New mass transit systems for our cities need to reach out to their hinterlands where we are building hundreds of thousands of new homes
It’s encouraging to see government funding for metro and tram extensions and improvements for the combined authorities that cover our major urban areas in the North, Midlands and Bristol, particularly as some of the projects are specifically about reaching out to new homes and other development being built. But its interesting to look at the Local Transport Grant capital funding allocations for more rural areas that are adjacent to the combined authorities, but not actually in them. These get surprisingly little.
Perhaps this is reasonable, after all investing in long-needed public transport for our cities is important. However, given that the Government has decided on a new algorithm that allocates hundreds of thousands of the 1.5 million new homes to rural local authorities without metro or tram extensions that would then connect the burgeoning new estates to jobs, services and education, they are surely missing a trick. As vast new estates are built on the other side of the green belt in rural counties, there is an unsaid assumption that these will be car based. Indeed research by the New Economics Foundation—see their report Trapped Behind the Wheel—has shown that this is the case.

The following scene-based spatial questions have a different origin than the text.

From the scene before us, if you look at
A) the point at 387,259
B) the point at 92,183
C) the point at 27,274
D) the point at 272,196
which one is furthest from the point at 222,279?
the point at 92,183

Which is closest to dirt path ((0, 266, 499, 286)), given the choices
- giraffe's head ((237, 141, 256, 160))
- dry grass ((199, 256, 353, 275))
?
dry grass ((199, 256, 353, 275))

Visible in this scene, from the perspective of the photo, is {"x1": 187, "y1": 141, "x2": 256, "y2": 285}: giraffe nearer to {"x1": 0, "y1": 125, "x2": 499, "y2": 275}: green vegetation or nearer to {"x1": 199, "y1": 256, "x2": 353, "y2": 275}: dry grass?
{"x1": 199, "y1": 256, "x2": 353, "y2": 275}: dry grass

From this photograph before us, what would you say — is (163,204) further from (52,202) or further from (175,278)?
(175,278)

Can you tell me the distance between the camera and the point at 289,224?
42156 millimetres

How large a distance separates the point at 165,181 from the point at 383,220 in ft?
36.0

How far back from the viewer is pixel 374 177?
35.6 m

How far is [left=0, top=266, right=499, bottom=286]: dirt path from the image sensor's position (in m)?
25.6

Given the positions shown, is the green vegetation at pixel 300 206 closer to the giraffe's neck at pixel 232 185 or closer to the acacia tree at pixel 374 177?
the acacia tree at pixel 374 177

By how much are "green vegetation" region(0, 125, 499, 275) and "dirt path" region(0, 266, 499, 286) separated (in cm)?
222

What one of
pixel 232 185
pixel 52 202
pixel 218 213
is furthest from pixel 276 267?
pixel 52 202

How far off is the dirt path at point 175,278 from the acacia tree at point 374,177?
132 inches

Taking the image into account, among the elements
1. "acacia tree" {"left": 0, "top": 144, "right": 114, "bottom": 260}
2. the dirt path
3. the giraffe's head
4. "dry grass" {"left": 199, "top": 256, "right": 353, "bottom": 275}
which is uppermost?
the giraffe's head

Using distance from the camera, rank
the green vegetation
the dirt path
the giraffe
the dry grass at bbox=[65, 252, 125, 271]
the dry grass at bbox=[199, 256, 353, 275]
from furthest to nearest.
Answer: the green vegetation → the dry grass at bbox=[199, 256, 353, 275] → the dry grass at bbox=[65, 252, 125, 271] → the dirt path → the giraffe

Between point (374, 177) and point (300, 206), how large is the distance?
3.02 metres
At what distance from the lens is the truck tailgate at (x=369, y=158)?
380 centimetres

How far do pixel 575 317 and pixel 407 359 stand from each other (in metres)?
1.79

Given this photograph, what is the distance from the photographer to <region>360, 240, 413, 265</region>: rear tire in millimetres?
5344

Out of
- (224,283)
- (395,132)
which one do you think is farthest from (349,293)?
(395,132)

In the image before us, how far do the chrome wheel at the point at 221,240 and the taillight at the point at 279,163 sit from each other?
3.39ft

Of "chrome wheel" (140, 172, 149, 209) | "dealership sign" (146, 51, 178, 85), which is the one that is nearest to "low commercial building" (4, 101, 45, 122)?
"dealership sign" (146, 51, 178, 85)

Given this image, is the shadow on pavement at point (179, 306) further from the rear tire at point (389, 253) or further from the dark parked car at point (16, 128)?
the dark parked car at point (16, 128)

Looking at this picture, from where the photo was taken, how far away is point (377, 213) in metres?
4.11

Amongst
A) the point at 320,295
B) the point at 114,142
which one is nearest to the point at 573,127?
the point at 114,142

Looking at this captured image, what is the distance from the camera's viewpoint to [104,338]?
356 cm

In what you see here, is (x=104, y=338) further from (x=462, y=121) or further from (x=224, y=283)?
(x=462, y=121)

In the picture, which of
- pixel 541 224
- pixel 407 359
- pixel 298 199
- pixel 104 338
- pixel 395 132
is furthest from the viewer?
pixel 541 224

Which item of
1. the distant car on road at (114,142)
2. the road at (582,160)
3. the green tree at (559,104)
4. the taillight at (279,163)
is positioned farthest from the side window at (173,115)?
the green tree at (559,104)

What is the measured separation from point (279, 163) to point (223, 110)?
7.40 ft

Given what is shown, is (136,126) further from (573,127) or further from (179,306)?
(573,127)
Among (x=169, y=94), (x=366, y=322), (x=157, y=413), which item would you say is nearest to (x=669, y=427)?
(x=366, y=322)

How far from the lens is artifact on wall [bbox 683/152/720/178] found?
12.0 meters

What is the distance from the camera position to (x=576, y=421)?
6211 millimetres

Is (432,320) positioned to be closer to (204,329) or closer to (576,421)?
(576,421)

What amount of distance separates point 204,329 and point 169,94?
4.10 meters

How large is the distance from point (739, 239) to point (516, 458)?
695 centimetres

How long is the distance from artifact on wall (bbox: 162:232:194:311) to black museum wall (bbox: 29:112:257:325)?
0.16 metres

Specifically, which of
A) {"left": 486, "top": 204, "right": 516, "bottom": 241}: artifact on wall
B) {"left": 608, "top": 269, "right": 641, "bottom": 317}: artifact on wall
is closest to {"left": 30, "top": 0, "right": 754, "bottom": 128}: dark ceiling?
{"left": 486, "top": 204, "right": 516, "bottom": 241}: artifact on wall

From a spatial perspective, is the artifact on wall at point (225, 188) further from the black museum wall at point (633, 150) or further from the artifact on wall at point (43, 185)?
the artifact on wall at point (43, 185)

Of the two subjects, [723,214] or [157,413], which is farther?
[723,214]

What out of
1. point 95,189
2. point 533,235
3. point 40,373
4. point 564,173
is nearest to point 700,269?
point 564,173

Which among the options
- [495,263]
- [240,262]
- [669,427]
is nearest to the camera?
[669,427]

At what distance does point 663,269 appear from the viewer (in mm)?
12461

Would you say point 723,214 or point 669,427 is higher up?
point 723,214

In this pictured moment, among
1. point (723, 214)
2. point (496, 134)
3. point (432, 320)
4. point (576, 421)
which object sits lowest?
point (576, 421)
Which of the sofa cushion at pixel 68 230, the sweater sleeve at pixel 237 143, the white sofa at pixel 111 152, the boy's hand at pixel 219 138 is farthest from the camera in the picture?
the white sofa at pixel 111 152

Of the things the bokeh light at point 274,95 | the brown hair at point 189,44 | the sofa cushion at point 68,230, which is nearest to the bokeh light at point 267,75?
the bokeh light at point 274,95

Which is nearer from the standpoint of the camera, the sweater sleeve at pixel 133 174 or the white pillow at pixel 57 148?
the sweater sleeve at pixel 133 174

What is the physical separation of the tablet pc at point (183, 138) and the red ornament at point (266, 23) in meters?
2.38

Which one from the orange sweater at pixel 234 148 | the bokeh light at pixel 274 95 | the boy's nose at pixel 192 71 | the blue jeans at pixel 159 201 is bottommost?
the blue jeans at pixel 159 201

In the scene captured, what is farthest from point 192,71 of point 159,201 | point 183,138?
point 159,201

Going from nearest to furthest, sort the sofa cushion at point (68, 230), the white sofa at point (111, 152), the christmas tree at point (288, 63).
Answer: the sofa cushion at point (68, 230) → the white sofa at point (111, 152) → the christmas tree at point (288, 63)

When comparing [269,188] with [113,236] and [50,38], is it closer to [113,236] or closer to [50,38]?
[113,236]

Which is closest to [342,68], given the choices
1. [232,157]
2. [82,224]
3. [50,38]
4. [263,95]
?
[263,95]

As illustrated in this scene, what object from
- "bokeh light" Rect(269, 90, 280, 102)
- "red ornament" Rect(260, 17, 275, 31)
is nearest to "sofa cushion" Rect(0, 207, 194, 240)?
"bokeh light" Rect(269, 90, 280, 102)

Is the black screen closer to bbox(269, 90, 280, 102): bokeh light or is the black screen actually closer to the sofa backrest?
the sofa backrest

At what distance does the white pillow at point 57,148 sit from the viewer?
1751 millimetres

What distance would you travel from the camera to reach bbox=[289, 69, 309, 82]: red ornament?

Lack of joined up thinking
We need the new homes, but there appears to be little joined up thinking that says ‘lets invest in this Metro and take it right out to where the housing targets are especially high’. Giant housing estates are currently being orientated around bypasses and distributor roads, not metros and trams.
This quite simple idea of funding future mass transit to serve areas of very high housing targets is not enshrined yet in government thinking, but it could be. There is no better way to demonstrate how it might work, than with a practical example that is actually making progress.

The map gives a somewhat rosy impression of the area that straddles Wiltshire, Somerset, and Bath and North East Somerset. The latter is part of the West of England Combined Authority, but of course Wiltshire and Somerset are not: they are rural authorities and as such, are struggling when it comes to good public transport.
Series of large housing estates around the towns

What the map doesn’t show are the layers of sprawling new housing estates that surround the centres of these historic towns, many of which are currenly under construction or proposed for the future.
As new estates are built in places like Melksham, Frome, Trowbridge, Warminster and so on, it is a challenge for new occupants who have moved there for the cheaper housing but cannot, or don’t want to drive. Simple things like getting to work, to college, going out for an evening or watching a match in Bath, require very tight planning and a lot of time in travel. Trains are infrequent and subject to delays because they come from a long way away (Portsmouth, Weymouth, Cardiff, Gloucester…).
Buses are slow because of the distances and traffic, and because they stop multiple times to serve many communities on their routes. Changing between bus and train is precarious. Days need to be planned about the public transport that exists, rather than the other way round; and journeys that should be fast and easy to make, can become adventures.
The Bath sub-region or ‘travel to work area’ is growing very fast. It has done so for the past couple of decades and the building goes on. With higher and higher annual housing targets for the local authorities in the area, the current population of roughly 350,000 is likely to increase to well over 400,000.
It is with all this in mind that a combination of campaigners, including from Connected Cities and Transport for New Homes, have teamed up with a rail company to put forward a proposal for a metro. Since the rail infrastructure is largely there already, Amey rail has shown that with comparatively little investment in passing loops, platform extensions and stabling of trains overnight at Westbury, that metro-like frequencies of local trains could be run. New stations could also be added at a later date to futher expand the network.
After an initial conference in March 2025 attended by councillors from both Wiltshire and Bath, Amey explained the more technical aspects of the idea at a second conference in Chippenham in March 2025. The interest was so great that future events are now being organised in July, with funding from the Foundation for Integrated Transport.
There are many barriers to building metros, but the hope is that all the local authorities will push forward together, working with councillors, officers and MPs across the area, and with the West of England Combined Authority and others to make progress.
It is early days yet, but the need is great and increasing. With buses to take people to and from stations, as well as European-style cycle links, not only will the existing and new population be able to have the freedom of an entire area by using the train, but brownfield sites in town centres will increase in viability, helping regeneration.